Além disso, ligou pra Supernova, a empresa onde fazia estágio, e pediu para voltar uma semana antes do fim de suas férias.

- Mas a chefe nem está aqui, e você é assistente direta dela...

- Não importa, eu posso aprender outras coisas com vocês, além de reorganizar a sala dela, os arquivos, a agenda, o mural de referências... Ela não vive reclamando disso? Quando chegar, terá uma surpresa.

Com tudo combinado, inclusive os parâmetros administrativos, nossa mocinha estava, após a aula, de volta à labuta e longe, como desejava, muito longe de pensar naquele lá.

Sua mãe sem dúvidas aprovava a decisão, pois nunca vira Sara tão amargurada antes na vida. Um dia, antes da retirada do gesso da filha, Tânia, negra e parruda de aparência severa, mas temperamento doce, cabelos pretos e cacheados sempre presos em um coque alto, olhou bem firme para a filha com seus olhos castanhos escuros e se pronunciou:

- O futuro sempre foi cristalino para você, filha. Tanto talento, tanta garra e dedicação... E agora está ofuscando a si mesma por conta de um rapaz que mal conhece... Mamãe sabe das esparrelas do amor, e o quanto ele pode nos abalar, mas cabeça pra cima, queixo pra frente!
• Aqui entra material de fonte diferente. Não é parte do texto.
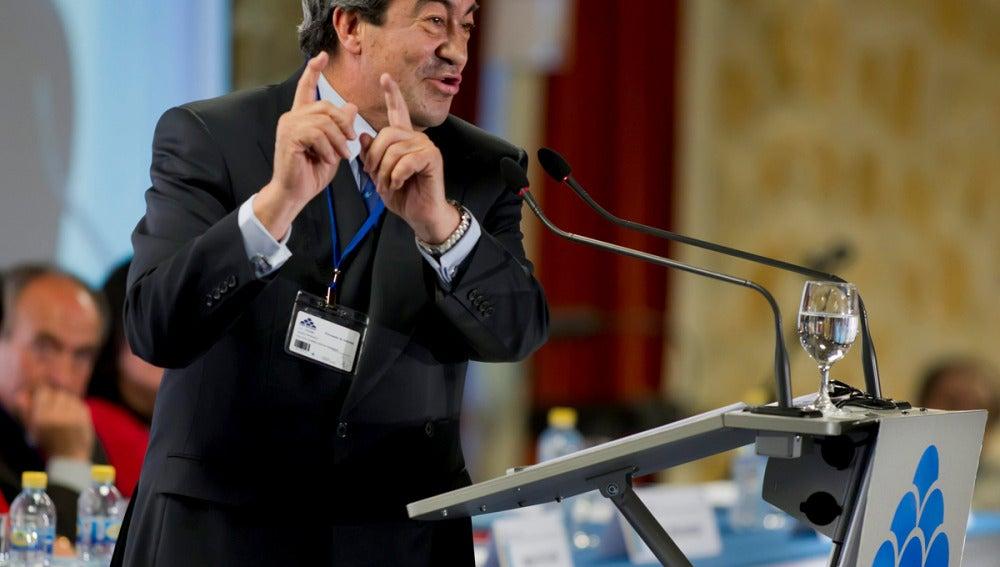 Cascos, en el congreso fundacional del Foro Asturias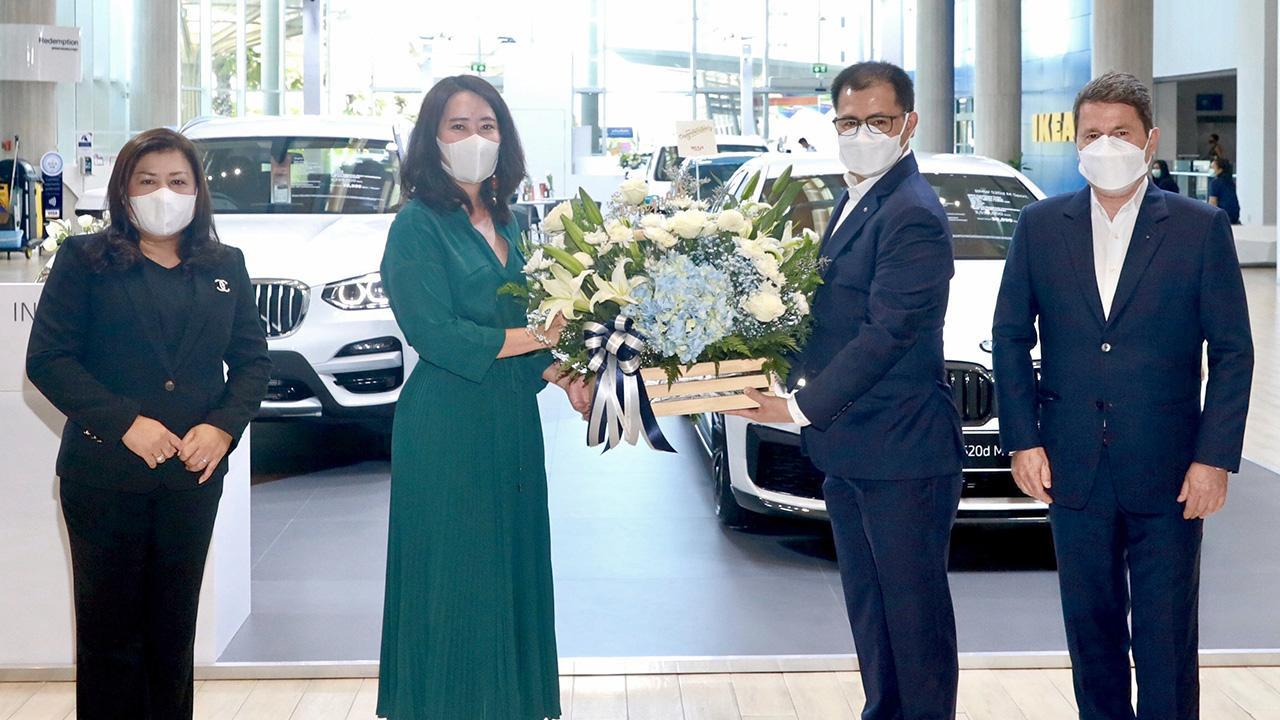 ขายรถบีเอ็ม พลินี คงชาญศิริ มอบกระเช้าดอกไม้แสดงความยินดีให้ ปิยวิทย์ เขมะรังสรรค์ ในโอกาสเปิด บีเอ็มดับเบิลยู เยอรมัน ออโต้ ป๊อปอัพสโตร์ จำหน่ายรถยนต์บีเอ็มดับเบิลยู โดยมี ราล์ฟ บิสซินเกอร์ และ ศศิวัณย์ บัญชาสุทธิกุล มาร่วมงานด้วย ที่ศูนย์การค้าเมกา บางนา วันก่อน.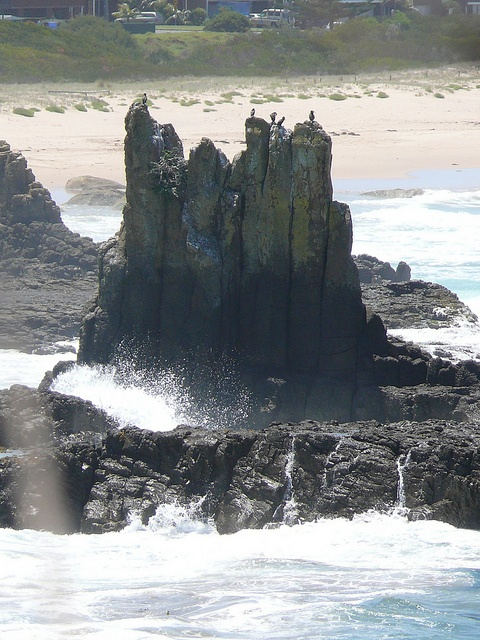 Rock Formation in Jervis Bay (Australian Capital Territory), Australia;  photo by IAGD+P, via Flickr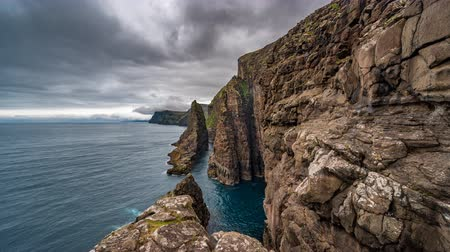 disintegration : Spectacular timelapse of steep coast of Faroe Islands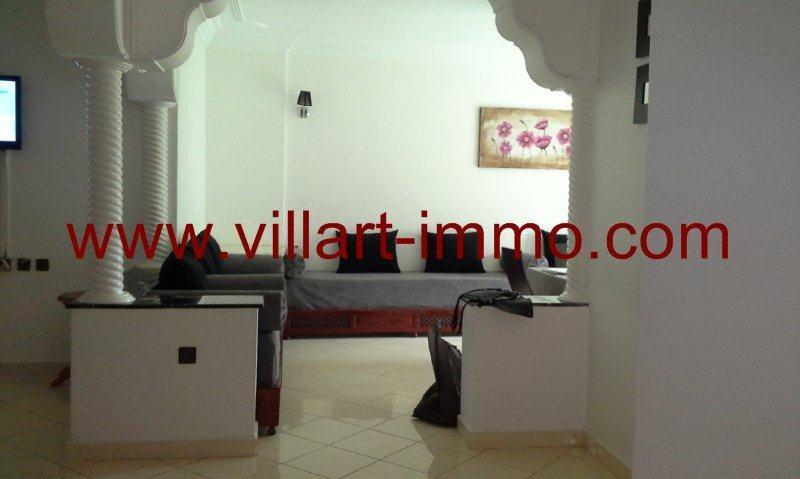 1-Location-Tanger-Appartement-Centre-Ville-L418-Salon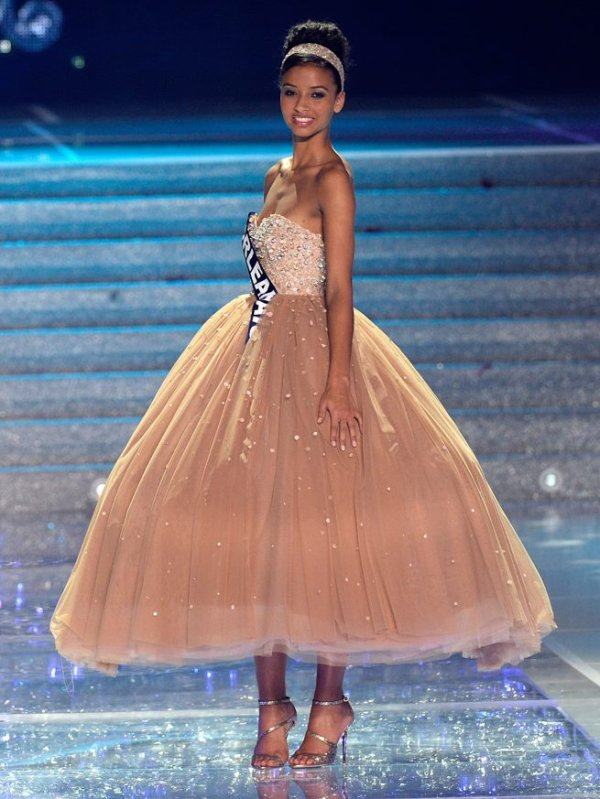 Miss France 2014 : Flora Coquerel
Chore no travesseiro e acorde nova e pronta para o mundo que você merece. Até que o choro não seja mais necessário.

Sua mãe sabia mesmo das coisas, porque depois deste conselho, Sara mudou de atitude da noite para o dia e voltou a ser aquele raio de luz na vida das pessoas.

Estudar e trabalhar era maravilhoso, nem trocava mais de estação quando o rádio ou o aplicativo de música começava a tocar K-pop, entendendo que aquilo fazia parte dela, e não dele. E ele que se lascasse, com a sua insensatez e seu gosto musical obscuro, ela era uma pessoa pra cima, e nada melhor do que músicas, clipes e cores que enaltecessem isso. Ai, que saudades da bolsa de melancia... Não pense nisso, não pense nisso, não pense nisso.


Com os três estagiando, seu tempo com os gêmeos se limitou aos papos no intervalo das aulas, às trocas de mensagens, e aos finais de semana, em que se reuniam para estudar em uma mesma sala, geralmente na da casa de Sara, que tinha mais tranquilidade (os pais dos gêmeos viviam brigando, pelas mais variadas razões, fosse o destino dos filhos após a faculdade ou a maneira correta de se falar o nome do Van Gogh). Com o ano letivo terminando e as provas finais batendo à porta, nenhum dos três pensava em cinema, barzinhos ou baladas, mas Tânia sempre dava uma animada no trio ao transformar a sala em ambientes temáticos e oferecer a eles drinks sem álcool.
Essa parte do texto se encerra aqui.